More and more development shops are adopting some form of agile development practices. Or adopting them for at least some of their projects and development initiatives. It’s a well-known fact that agile methodologies such as eXtreme Programming, SCRUM and Feature-Driven Development strive to reduce the cost of change throughout the software development process. Rapid iterative planning and development cycles are intended to force trade-offs and deliver the highest value features as early as possible. The constant, systemic testing required ensures high quality via early defect detection and resolution.

Adoption drawbacks

As with anything ‘new’ that gets proposed in an organization, there are some adoption roadblocks. Agile methodology advocates often find it difficult to obtain management support for implementing what seem like dramatic changes in application development. These methodologies require developers, managers and users alike to change the way they work and think.
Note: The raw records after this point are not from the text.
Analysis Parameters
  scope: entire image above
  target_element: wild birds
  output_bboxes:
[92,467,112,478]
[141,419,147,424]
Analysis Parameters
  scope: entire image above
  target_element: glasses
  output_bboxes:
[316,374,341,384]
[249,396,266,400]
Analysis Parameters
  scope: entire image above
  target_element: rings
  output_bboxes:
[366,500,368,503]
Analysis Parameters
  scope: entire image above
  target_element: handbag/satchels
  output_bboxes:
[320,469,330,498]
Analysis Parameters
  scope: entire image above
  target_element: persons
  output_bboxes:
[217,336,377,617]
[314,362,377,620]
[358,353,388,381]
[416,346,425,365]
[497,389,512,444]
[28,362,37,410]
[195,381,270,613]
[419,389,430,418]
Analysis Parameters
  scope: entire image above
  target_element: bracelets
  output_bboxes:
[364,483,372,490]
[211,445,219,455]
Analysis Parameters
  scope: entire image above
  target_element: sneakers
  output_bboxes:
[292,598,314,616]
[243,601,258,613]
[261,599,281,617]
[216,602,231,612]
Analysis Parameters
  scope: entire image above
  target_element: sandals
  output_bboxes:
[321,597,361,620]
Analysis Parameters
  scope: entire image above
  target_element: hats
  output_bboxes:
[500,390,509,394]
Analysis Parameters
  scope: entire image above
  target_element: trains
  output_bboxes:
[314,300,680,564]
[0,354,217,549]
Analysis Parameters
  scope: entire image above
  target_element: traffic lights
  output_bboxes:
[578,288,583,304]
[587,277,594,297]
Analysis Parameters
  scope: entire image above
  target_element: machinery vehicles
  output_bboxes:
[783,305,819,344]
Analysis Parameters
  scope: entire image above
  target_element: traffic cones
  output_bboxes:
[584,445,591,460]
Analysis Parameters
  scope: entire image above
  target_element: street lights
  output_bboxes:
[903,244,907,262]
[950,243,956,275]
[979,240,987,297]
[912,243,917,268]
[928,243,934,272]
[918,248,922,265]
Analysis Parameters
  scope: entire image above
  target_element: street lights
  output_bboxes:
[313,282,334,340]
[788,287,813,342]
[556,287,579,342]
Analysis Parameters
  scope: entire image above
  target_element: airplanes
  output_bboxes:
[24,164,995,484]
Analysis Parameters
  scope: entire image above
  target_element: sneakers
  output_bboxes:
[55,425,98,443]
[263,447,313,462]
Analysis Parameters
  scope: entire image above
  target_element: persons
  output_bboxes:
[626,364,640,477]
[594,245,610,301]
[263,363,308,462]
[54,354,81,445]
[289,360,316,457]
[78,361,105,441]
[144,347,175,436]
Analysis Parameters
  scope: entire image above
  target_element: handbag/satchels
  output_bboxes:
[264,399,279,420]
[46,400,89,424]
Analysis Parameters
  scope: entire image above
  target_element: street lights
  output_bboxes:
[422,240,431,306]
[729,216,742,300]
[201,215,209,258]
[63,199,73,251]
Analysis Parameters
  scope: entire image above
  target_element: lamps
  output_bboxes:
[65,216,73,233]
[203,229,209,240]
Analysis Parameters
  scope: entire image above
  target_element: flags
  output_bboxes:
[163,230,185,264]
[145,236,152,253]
These practices of pair programming, test-first design, continuous integration, and an on-site customer can seem like daunting changes to implement. You can still display project tasks in a tool like Seavus’ Project Viewer, you just must think differently in how those tasks are managed. Also, these methodologies tend to be developer-centric and seem to dismiss the role of management in ensuring success.

Roadmap to adoption

Roadmap to adoption

As more organizations have pushed to implement agile development practices, it has become apparent that strong management is absolutely critical to the successful adoption and application of agile methodologies. There is also a need to tweak what is considered traditional project management and methodologies due to discrepancies and misalignment with new agile development processes and the software development life cycle they create. This misalignment is likely symptomatic of a deeper problem – differences in fundamental assumptions about change, control, order, organizations, people and overall problem-solving approaches. Traditional management theory assumes that:


  • Rigid procedures are needed to regulate change
  • Hierarchical organizational structures are a means of establishing order
  • Increased control results in increased order.  Organizations must be rigid, static hierarchies.
  • Employees are interchangeable “parts” in the organizational “machine”
  • Problems are solved primarily through reductionist task breakdown and allocation
  • Projects and risks are adequately predictable to be managed through complex up-front planning


The sometimes slow adoption or hesitation in the adoption of agile methodologies stems mainly from the misalignment between the fundamental assumptions of traditional management and those of the new agile development methodologies. People sometimes just have trouble accepting ‘new’ even when the old isn’t really working. This probably explains why I always want to take the same vacation we took last time…the known is comfortable, the fun or success is repeatable with limited risk. But new is better, too. And, therefore, there is a significant need for a change in assumptions and a new management framework when working with agile methodologies.